▶ [TASK TO COMPLETE]
Copy the following records exactly as they appear, line by line.

▶ [MATERIAL FOR THE TASK]

Start

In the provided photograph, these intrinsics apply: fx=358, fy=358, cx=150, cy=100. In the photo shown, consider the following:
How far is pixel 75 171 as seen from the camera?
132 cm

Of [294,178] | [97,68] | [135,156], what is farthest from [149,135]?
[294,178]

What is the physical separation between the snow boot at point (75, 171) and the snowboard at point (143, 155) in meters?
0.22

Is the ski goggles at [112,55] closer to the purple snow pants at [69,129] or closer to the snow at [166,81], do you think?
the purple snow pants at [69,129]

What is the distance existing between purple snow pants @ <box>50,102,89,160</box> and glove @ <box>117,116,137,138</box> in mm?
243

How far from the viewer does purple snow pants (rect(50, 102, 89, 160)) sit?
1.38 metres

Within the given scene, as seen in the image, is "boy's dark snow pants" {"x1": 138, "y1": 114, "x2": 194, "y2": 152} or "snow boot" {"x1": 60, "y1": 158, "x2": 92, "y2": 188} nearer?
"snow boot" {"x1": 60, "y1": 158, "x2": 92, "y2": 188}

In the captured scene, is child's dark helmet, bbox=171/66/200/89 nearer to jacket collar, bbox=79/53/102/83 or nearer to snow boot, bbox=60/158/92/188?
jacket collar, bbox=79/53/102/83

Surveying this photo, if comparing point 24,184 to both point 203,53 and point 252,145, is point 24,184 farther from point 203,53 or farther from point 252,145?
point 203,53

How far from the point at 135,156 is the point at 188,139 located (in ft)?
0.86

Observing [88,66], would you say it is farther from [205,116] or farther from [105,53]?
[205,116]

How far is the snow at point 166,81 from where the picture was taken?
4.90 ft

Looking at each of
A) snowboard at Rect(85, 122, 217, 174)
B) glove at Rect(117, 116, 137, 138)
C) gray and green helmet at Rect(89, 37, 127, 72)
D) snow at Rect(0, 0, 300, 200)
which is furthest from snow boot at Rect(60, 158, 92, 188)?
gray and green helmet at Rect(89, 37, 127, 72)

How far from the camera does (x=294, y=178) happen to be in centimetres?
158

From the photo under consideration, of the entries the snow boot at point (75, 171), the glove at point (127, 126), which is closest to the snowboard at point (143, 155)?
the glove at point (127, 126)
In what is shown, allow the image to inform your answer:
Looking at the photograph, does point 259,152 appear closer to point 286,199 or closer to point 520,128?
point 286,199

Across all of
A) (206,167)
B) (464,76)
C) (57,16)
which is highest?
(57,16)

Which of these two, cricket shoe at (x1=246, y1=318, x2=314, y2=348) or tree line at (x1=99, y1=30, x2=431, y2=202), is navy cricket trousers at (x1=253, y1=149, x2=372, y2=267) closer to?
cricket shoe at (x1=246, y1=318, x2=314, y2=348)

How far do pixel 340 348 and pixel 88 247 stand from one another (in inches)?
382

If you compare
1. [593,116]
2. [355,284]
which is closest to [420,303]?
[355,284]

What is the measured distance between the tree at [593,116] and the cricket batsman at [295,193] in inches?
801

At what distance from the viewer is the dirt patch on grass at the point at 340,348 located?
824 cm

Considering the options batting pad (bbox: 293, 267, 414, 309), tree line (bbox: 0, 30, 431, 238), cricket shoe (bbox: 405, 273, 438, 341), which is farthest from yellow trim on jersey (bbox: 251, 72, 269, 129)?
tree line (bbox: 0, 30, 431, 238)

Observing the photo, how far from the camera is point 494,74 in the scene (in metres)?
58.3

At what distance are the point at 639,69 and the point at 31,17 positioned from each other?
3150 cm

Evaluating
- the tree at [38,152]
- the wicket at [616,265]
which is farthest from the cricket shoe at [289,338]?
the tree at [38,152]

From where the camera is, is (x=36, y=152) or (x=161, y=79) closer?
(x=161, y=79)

End

▶ [TASK OUTPUT]
In the provided photograph, these intrinsics apply: fx=358, fy=358, cx=150, cy=100. In the photo shown, consider the following:
How far is pixel 75 171 as seen from the camera?
132 cm

Of [294,178] | [97,68] | [135,156], what is farthest from [149,135]?
[294,178]

What is the physical separation between the snow boot at point (75, 171) and the snowboard at point (143, 155) in meters?
0.22

Is the ski goggles at [112,55] closer to the purple snow pants at [69,129] or closer to the snow at [166,81], do you think?
the purple snow pants at [69,129]

What is the distance existing between purple snow pants @ <box>50,102,89,160</box> and glove @ <box>117,116,137,138</box> in mm?
243

How far from the viewer does purple snow pants (rect(50, 102, 89, 160)) sit?
1.38 metres

Within the given scene, as seen in the image, is "boy's dark snow pants" {"x1": 138, "y1": 114, "x2": 194, "y2": 152} or "snow boot" {"x1": 60, "y1": 158, "x2": 92, "y2": 188} nearer?
"snow boot" {"x1": 60, "y1": 158, "x2": 92, "y2": 188}

In the captured scene, is child's dark helmet, bbox=171/66/200/89 nearer to jacket collar, bbox=79/53/102/83 or nearer to snow boot, bbox=60/158/92/188?
jacket collar, bbox=79/53/102/83

Surveying this photo, if comparing point 24,184 to both point 203,53 and point 252,145, is point 24,184 farther from point 203,53 or farther from point 252,145?
point 203,53

How far from the point at 135,156 is the point at 188,139 located (in ft)?
0.86

Observing [88,66], would you say it is farther from [205,116] or farther from [105,53]?
[205,116]

How far is the snow at point 166,81 from where the picture was taken?
4.90 ft

Looking at each of
A) snowboard at Rect(85, 122, 217, 174)
B) glove at Rect(117, 116, 137, 138)
C) gray and green helmet at Rect(89, 37, 127, 72)
D) snow at Rect(0, 0, 300, 200)
which is furthest from snow boot at Rect(60, 158, 92, 188)?
gray and green helmet at Rect(89, 37, 127, 72)

How far from the camera does (x=294, y=178) happen to be in centimetres?
158

From the photo under consideration, of the entries the snow boot at point (75, 171), the glove at point (127, 126), which is closest to the snowboard at point (143, 155)?
the glove at point (127, 126)
In what is shown, allow the image to inform your answer:
Looking at the photograph, does point 259,152 appear closer to point 286,199 or closer to point 520,128?
point 286,199

Across all of
A) (206,167)
B) (464,76)
C) (57,16)
which is highest?
(57,16)

Which of these two, cricket shoe at (x1=246, y1=318, x2=314, y2=348) or tree line at (x1=99, y1=30, x2=431, y2=202), is navy cricket trousers at (x1=253, y1=149, x2=372, y2=267) closer to?
cricket shoe at (x1=246, y1=318, x2=314, y2=348)

How far do pixel 340 348 and pixel 88 247 stand from one another (in inches)?
382

If you compare
1. [593,116]
2. [355,284]
which is closest to [420,303]?
[355,284]

What is the measured distance between the tree at [593,116] and the cricket batsman at [295,193] in inches?
801

At what distance from the viewer is the dirt patch on grass at the point at 340,348 located?
824 cm

Considering the options batting pad (bbox: 293, 267, 414, 309), tree line (bbox: 0, 30, 431, 238), cricket shoe (bbox: 405, 273, 438, 341), which is farthest from yellow trim on jersey (bbox: 251, 72, 269, 129)?
tree line (bbox: 0, 30, 431, 238)

Observing the photo, how far from the camera is point 494,74 in the scene (in metres)?
58.3

At what distance are the point at 639,69 and the point at 31,17 positioned from each other?
3150 cm

Evaluating
- the tree at [38,152]
- the wicket at [616,265]
which is farthest from the cricket shoe at [289,338]?
the tree at [38,152]

From where the camera is, is (x=36, y=152) or (x=161, y=79) closer?
(x=161, y=79)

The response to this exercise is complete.